ふたつの未完成

ファツィオリの音を聴く目的で購入したトリフォノフのショパンのCDでしたが、ショパンやチャイコフスキーのコンクールであれだけの成績をおさめた人である以上、きっと何かしらこれだというものがあるのだろうと思い、何度も繰り返し聴きましたが(おそらく10回以上)、どう好意的に聴いても、虚心に気持ちを切り替えて接しても、ついに何も納得させられるものが出てこない、まことに不思議なCDでした。

この人の演奏にはこれといったスタイルも筋目もなく、作品への尊敬の念も感じられません。
ロシアには普通にごろごろいそうなピアノの学生のひとりのようにしか思えないし、そこへ輪をかけたようにファツィオリの音にも一流の楽器がそれぞれに持っているところの格調やオーラがないしで、ダブルパンチといった印象でした。

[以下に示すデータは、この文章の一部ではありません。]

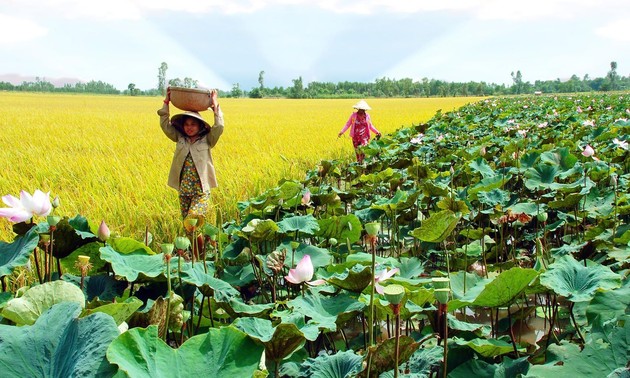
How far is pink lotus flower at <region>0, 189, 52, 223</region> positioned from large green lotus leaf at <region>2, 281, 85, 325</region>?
47cm

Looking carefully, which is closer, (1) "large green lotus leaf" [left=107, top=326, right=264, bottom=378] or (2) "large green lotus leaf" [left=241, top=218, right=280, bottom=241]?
(1) "large green lotus leaf" [left=107, top=326, right=264, bottom=378]

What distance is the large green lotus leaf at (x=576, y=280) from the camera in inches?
49.5

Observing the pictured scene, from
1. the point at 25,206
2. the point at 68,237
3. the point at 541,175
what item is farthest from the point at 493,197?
the point at 25,206

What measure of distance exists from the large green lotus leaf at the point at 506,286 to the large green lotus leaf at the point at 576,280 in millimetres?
61

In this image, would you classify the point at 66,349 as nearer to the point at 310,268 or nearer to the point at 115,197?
the point at 310,268

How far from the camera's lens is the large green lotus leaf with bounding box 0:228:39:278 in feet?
4.29

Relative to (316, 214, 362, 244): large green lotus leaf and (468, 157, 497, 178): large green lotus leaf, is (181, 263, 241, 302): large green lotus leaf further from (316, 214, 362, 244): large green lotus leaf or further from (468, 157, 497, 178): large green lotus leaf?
(468, 157, 497, 178): large green lotus leaf

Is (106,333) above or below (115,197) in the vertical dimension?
above

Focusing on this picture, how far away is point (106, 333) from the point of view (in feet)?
2.61

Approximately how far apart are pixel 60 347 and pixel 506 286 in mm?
912

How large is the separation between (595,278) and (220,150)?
643 centimetres

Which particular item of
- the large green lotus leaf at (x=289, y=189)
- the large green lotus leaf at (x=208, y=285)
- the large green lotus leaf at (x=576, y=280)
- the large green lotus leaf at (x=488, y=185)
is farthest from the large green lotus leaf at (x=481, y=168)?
the large green lotus leaf at (x=208, y=285)

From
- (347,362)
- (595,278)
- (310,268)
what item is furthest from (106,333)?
(595,278)

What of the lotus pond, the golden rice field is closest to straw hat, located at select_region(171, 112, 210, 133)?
the golden rice field
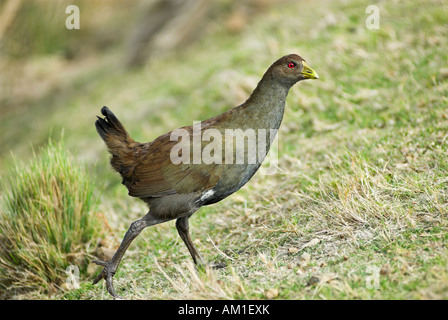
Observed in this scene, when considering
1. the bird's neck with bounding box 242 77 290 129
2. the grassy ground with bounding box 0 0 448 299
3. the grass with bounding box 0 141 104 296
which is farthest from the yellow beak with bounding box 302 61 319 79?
the grass with bounding box 0 141 104 296

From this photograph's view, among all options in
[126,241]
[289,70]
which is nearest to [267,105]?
[289,70]

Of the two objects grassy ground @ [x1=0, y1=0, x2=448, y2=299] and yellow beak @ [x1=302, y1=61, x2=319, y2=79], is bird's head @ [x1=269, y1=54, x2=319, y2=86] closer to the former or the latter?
Result: yellow beak @ [x1=302, y1=61, x2=319, y2=79]

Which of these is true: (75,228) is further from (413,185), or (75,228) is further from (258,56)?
(258,56)

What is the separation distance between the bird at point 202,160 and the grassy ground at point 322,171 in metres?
0.48

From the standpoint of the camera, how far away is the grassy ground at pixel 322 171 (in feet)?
11.2

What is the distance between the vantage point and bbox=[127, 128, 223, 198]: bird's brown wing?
150 inches

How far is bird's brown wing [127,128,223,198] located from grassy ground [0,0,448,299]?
64cm

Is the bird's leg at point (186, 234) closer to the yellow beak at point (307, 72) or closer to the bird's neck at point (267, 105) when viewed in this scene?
the bird's neck at point (267, 105)

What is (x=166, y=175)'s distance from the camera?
12.9 ft

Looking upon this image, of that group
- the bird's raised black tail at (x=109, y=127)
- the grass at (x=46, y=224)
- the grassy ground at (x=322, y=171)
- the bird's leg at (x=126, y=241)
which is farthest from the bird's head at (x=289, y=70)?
the grass at (x=46, y=224)

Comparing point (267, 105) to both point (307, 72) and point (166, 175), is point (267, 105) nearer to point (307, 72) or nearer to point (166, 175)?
point (307, 72)

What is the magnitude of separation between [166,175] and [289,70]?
1.26 metres

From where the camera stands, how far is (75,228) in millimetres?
4824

ショパンコンクールに入賞直後の人というのは、ショパンを弾かせればとりあえずビシッと立派に弾くものですが、この人はなにかちょっと違いますね。体がしっかり覚え込んでいるはずの作品においても、必要な詩情とか音楽が織りなすドラマの完成度がまったく感じられず、コンクールを受けるために準備した課題の域を出ず、アスリート的な気配ばかりを感じます。少なくとも音楽として作品に奏者が共感しているものが感じられないし、内から湧き出る情感がない。
解釈もどこか中途半端で、いわゆる正当なものがこの人の基底に流れているとは思えず、こういう人が名だたるコンクールの上位入賞や優勝をしたという事実が、なんとも釈然としない気分になりました。

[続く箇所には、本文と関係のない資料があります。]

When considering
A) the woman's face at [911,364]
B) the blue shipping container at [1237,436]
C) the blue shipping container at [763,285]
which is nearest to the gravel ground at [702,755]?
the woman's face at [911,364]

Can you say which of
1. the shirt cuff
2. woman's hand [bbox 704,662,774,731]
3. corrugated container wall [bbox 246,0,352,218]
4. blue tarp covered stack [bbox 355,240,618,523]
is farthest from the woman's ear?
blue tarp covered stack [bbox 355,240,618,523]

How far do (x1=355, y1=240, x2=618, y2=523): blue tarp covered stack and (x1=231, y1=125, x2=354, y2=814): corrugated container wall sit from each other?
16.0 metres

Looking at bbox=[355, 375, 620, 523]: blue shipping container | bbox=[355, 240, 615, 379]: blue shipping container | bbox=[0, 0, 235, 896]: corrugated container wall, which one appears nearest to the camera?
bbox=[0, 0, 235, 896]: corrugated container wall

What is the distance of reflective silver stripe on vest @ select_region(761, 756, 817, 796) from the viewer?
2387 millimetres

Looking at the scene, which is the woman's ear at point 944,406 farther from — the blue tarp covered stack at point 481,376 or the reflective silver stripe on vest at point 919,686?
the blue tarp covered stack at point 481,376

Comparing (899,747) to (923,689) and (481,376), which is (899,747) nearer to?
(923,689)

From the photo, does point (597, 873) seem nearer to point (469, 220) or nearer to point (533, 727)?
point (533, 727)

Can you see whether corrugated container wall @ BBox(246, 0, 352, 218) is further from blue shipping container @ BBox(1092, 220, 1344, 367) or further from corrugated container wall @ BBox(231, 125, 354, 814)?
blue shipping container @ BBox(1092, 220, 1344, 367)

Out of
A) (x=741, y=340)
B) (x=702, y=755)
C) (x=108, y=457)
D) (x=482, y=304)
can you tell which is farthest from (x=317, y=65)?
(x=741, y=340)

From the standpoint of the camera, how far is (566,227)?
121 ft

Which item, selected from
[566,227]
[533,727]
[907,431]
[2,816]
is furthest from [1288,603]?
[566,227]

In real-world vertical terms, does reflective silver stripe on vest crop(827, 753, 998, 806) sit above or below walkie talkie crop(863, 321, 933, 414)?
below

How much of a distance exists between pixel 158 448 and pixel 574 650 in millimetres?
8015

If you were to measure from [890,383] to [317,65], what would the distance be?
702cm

あんまりこればかり聴いていると、味覚がヘンになってくるようで、なにか気に入った美味しいもので口直しをしたい気分になりましたが、咄嗟には思いつかず、差し当たりすぐ手近にある関本昌平のショパンリサイタルをかけました。

するとどうでしょう。
どんよりと続いた曇天の空がいっぺんに晴れわたったような、思わず両手を広げて深呼吸したくなるような爽快感が広がりました。
関本氏は2005年のショパンでは4位の人で、これは成績としてはトリフォノフよりひとつ下です。
しかし演奏はまことに見事で、折目角目がきちんとしているのに、密度の高い燃焼感が感じられて、聴くにつけその充実した演奏に乗せられてしまい、日本人は本当に素晴らしいんだなあと思います。

ピアノはヤマハのひとつ前のモデルであるCFIIISですが、これがまたよほど調整も良かったのか、ファツィオリとは打って変わって、聴いていていかにもスムーズで洗練された心地よいピアノでした。
上品で、音のバランスもよく、一本の筋も通っています。
音楽性については、むしろ今後の課題だと思っていたヤマハでしたが、このときばかりはその点も非常に優秀だと思いました。人間、どうしても相対的な印象は大きいです。
やはりコンサートピアノはこのように、それを聴く聴衆の耳に美しく整ったものでなくてはダメで、音色や響きをどうこういうのはそれからのことだと思います。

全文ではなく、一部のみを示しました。